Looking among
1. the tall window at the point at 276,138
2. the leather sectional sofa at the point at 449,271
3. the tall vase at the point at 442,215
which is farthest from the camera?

## EXERCISE TASK
Rewrite the listing with "the point at" swapped for "the spot at" everywhere it occurs, keeping all other text the same.

## REPLY TO THE EXERCISE
Looking among
1. the tall window at the spot at 276,138
2. the leather sectional sofa at the spot at 449,271
3. the tall vase at the spot at 442,215
which is farthest from the camera?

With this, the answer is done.